Since it is unfeasible to eliminate all CO2 emissions by mid-21st century, all plausible future emission scenarios aiming for temperature stabilisation consistent with the Paris Agreement include a portfolio of human activities, which combine emission cuts with of so-called carbon dioxide removal (CDR) measures that should compensate for remaining positive emissions.
However, CDR measures like most other human activities will cause additional climate forcing through emissions of non-CO2 greenhouse gases (GHGs) (e.g. methane or nitrous oxide), aerosols or by land-use changes (LUCs). At present, GHGs other than CO2 make up more than 40% of the global surface warming while aerosols compensate for some of the warming (Mengis and Matthews, 2020). Moreover, these additional forcing agents affect the carbon cycle, which in turn feeds back on the atmospheric CO2 concentration and hence surface temperature. This interaction influences the amount of CO2 removal required through CDR measures to achieve temperature stabilisation.
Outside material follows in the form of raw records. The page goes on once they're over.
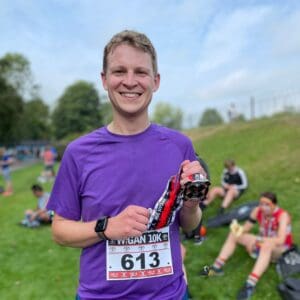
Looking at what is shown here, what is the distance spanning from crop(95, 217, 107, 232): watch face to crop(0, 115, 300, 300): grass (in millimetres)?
3461

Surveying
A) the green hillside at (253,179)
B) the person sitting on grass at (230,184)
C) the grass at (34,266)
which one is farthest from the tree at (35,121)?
the person sitting on grass at (230,184)

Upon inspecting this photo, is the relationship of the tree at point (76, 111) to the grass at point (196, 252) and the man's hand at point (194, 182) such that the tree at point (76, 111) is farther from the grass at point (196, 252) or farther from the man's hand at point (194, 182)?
the man's hand at point (194, 182)

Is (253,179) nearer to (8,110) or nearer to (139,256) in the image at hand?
(139,256)

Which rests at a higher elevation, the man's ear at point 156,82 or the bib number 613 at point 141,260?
the man's ear at point 156,82

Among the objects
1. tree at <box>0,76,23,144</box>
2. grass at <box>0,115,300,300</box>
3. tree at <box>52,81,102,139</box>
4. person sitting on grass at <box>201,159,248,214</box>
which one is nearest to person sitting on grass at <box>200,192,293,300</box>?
grass at <box>0,115,300,300</box>

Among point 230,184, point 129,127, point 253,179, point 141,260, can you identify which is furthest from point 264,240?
point 253,179

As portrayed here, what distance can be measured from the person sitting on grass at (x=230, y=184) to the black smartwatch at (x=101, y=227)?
7.33 m

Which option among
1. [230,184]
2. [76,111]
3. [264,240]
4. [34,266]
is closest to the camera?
[264,240]

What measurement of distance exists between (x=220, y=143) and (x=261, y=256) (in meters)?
10.5

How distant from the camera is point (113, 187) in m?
1.60

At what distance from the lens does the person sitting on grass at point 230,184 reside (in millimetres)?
8672

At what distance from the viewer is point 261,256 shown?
17.3ft

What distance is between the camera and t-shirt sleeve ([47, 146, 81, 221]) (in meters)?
1.64

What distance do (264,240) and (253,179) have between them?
4895mm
It is thus of high priority to assess the complete climate response to specific anthropogenic activities, including CDR measures, in order to guide well-informed actions towards temperature stabilisation. In particular, investigating the Earth system’s response to realistic portfolios of future anthropogenic activities requires including all related climate forcing – CO2, non-CO2 GHGs, aerosols and LUCs – to obtain best estimates of temperature stabilisation pathways.